* _Description of the task_:
Write out each line of the records below word for word, leaving out the pictures.

* _Raw records_:
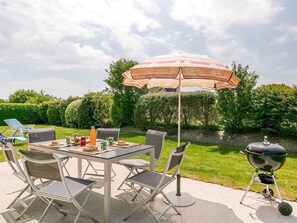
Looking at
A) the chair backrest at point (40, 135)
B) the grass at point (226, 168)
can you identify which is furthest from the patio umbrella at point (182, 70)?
the chair backrest at point (40, 135)

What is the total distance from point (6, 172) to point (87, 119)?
367 inches

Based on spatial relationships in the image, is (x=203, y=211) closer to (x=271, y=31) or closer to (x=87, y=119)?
(x=271, y=31)

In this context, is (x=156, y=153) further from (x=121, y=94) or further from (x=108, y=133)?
(x=121, y=94)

* _Solution to this exercise_:
Looking at
A) the chair backrest at point (40, 135)
B) the grass at point (226, 168)
can you identify which is furthest from the patio umbrella at point (182, 70)?
the chair backrest at point (40, 135)

What is the total distance from point (6, 172) to point (87, 119)?
367 inches

Based on spatial relationships in the image, is (x=203, y=211) closer to (x=271, y=31) or closer to (x=87, y=119)?
(x=271, y=31)

In this context, is (x=156, y=153) further from (x=121, y=94) or further from (x=108, y=133)?
(x=121, y=94)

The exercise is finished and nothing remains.